Task to carry out: Copy the stretch of the records from their start through the line containing "58.8 inches" word for word, leaving the pictures out of your answer.

Records of spatial reasoning questions:
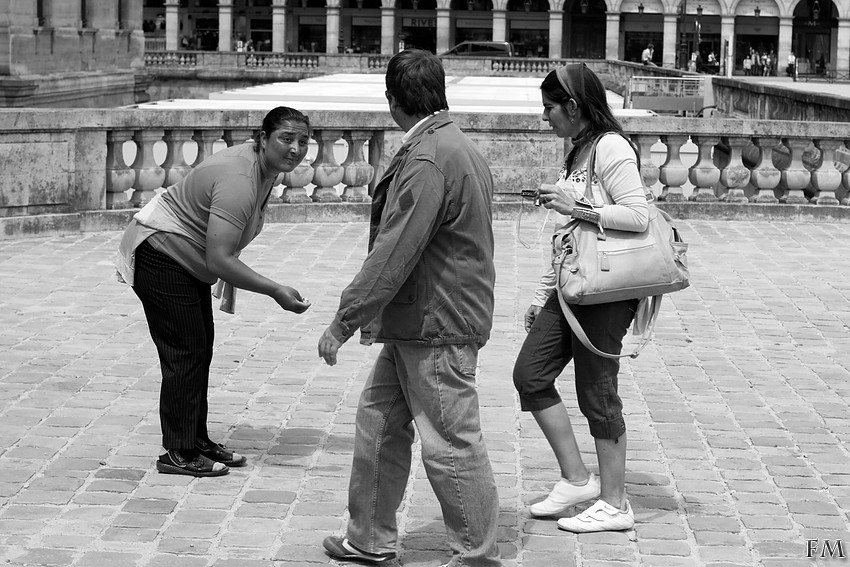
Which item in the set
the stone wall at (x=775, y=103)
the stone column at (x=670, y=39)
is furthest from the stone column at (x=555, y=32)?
the stone wall at (x=775, y=103)

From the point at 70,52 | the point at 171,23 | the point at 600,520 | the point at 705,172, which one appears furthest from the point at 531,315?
the point at 171,23

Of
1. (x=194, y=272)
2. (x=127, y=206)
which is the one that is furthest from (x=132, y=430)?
(x=127, y=206)

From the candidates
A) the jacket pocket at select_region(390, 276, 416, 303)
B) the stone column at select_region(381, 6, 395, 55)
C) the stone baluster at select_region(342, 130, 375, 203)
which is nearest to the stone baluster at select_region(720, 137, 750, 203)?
the stone baluster at select_region(342, 130, 375, 203)

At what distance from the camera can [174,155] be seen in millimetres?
13078

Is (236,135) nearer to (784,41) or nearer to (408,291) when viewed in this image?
(408,291)

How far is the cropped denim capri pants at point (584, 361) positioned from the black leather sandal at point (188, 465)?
58.8 inches

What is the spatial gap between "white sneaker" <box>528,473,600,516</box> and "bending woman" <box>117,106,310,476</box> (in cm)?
123

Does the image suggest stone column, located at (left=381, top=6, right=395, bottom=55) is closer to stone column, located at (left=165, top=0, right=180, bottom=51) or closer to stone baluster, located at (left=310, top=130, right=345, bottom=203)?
stone column, located at (left=165, top=0, right=180, bottom=51)

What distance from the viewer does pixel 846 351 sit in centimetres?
891

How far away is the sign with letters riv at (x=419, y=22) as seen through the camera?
9231cm

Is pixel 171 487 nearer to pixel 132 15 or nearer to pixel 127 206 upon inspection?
pixel 127 206

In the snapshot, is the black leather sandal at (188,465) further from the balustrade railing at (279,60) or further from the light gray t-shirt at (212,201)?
the balustrade railing at (279,60)

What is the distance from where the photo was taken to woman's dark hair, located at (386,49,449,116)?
4770 mm

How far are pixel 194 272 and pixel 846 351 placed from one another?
15.0 ft
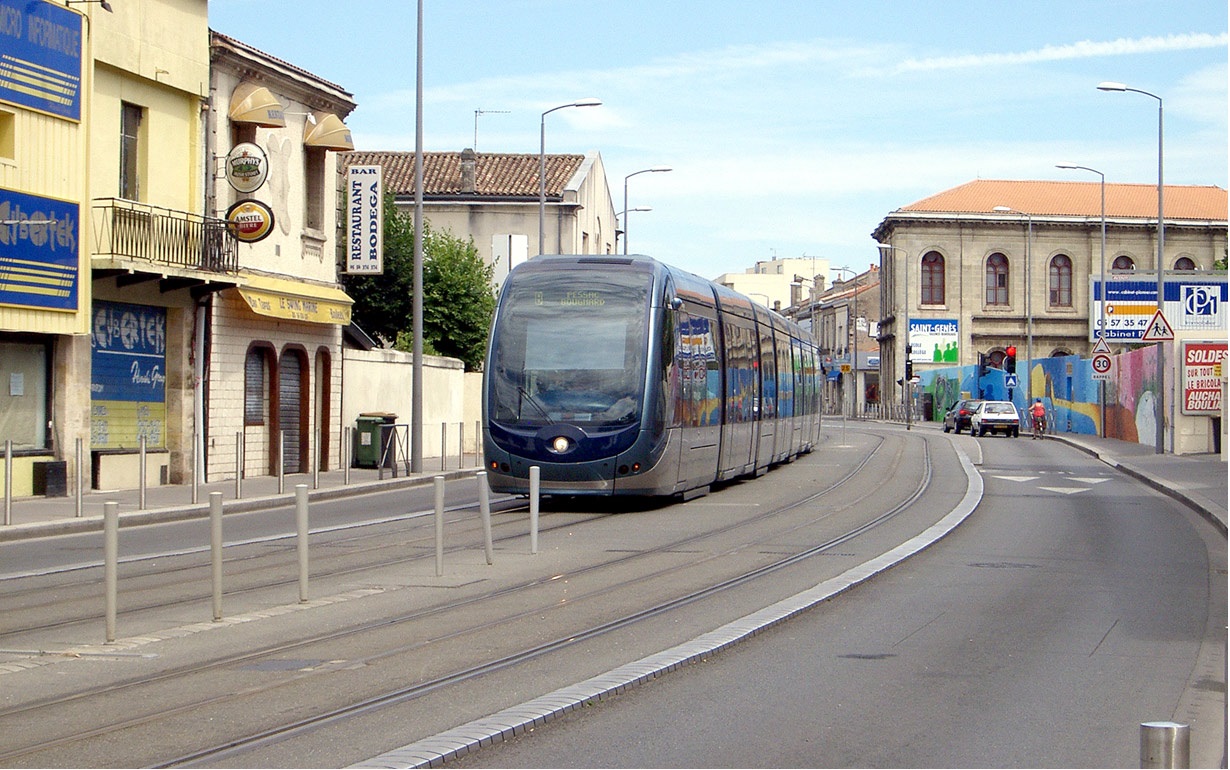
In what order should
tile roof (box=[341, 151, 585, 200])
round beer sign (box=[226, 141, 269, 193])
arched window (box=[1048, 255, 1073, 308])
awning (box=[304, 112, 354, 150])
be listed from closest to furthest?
1. round beer sign (box=[226, 141, 269, 193])
2. awning (box=[304, 112, 354, 150])
3. tile roof (box=[341, 151, 585, 200])
4. arched window (box=[1048, 255, 1073, 308])

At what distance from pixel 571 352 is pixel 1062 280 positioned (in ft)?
257

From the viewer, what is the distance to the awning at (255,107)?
28656mm

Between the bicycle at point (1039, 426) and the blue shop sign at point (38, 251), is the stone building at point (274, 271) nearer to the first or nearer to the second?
the blue shop sign at point (38, 251)

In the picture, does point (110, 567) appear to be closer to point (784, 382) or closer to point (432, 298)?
point (784, 382)

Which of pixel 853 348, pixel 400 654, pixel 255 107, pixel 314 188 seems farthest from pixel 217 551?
pixel 853 348

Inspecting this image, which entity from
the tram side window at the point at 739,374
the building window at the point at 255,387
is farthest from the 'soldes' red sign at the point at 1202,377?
the building window at the point at 255,387

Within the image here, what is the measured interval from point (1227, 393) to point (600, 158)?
125 feet

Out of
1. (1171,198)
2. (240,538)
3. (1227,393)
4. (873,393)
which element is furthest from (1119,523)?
(873,393)

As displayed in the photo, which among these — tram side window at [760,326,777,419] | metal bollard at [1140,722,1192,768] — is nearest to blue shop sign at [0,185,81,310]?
tram side window at [760,326,777,419]

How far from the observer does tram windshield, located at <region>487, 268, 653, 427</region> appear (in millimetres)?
20047

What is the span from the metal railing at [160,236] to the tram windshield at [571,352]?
818 cm

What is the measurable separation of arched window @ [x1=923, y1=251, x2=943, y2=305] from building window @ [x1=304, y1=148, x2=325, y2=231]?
64542 millimetres

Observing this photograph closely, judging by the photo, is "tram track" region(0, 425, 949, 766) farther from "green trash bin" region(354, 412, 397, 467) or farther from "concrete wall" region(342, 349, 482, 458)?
"concrete wall" region(342, 349, 482, 458)

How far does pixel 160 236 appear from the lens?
26.0m
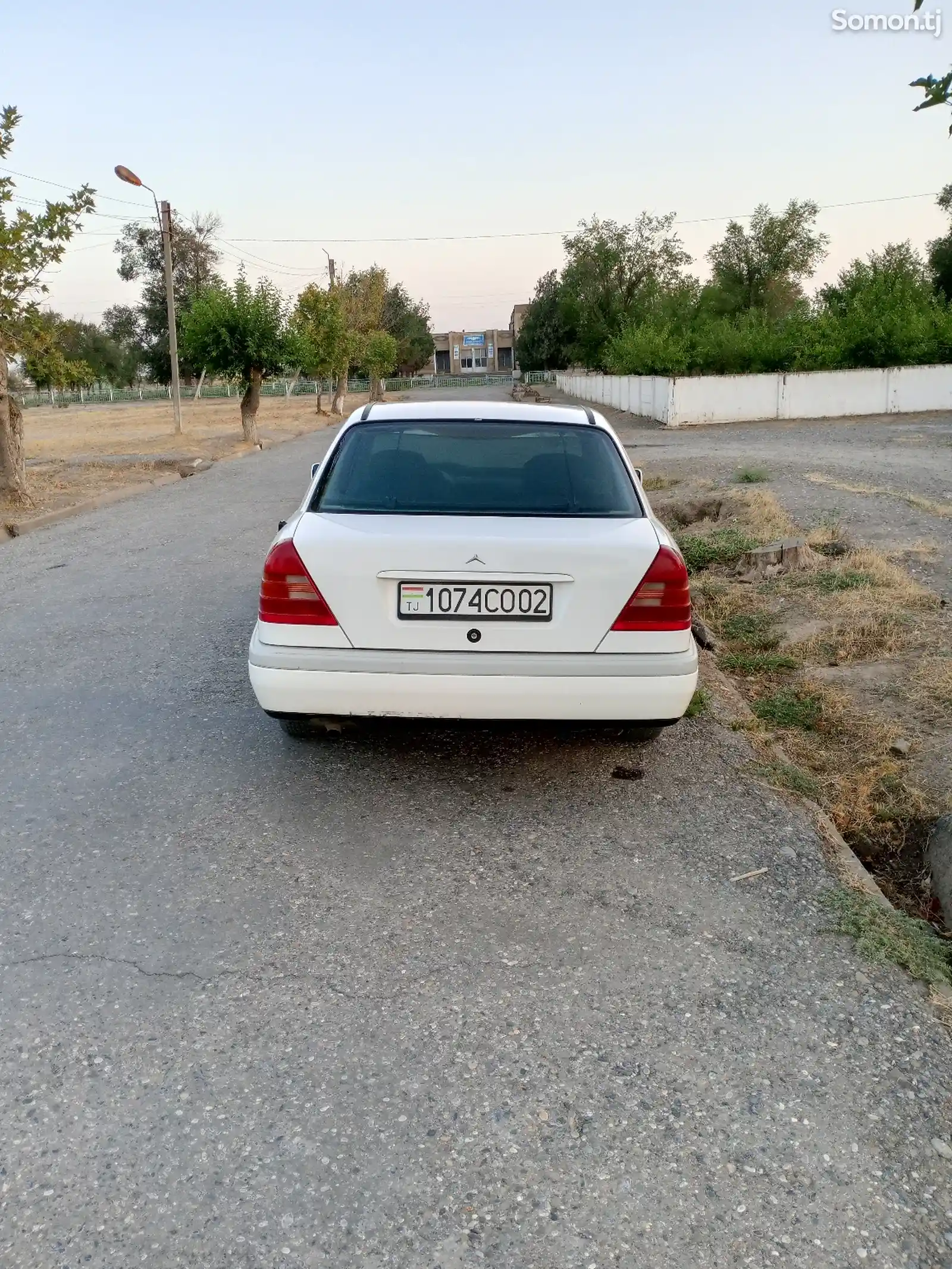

Exercise result:
Which item in the set
the stone wall at (x=775, y=103)
the stone column at (x=670, y=39)
is furthest from the stone column at (x=555, y=32)?
the stone wall at (x=775, y=103)

From the point at 70,52 | the point at 171,23 | the point at 600,520 | the point at 705,172, which one appears furthest from the point at 531,315?
the point at 171,23

Of
1. (x=194, y=272)
2. (x=127, y=206)
which is the one that is furthest from (x=132, y=430)?
(x=127, y=206)

From the candidates
A) the jacket pocket at select_region(390, 276, 416, 303)
B) the stone column at select_region(381, 6, 395, 55)
C) the stone baluster at select_region(342, 130, 375, 203)
which is nearest to the stone baluster at select_region(720, 137, 750, 203)?
the stone baluster at select_region(342, 130, 375, 203)

At what distance from the camera can [174,155] be seen in millimetres?
13078

Is (236,135) nearer to (784,41) or nearer to (408,291) when viewed in this image?
(408,291)

How far is the cropped denim capri pants at point (584, 361) positioned from the black leather sandal at point (188, 465)?
58.8 inches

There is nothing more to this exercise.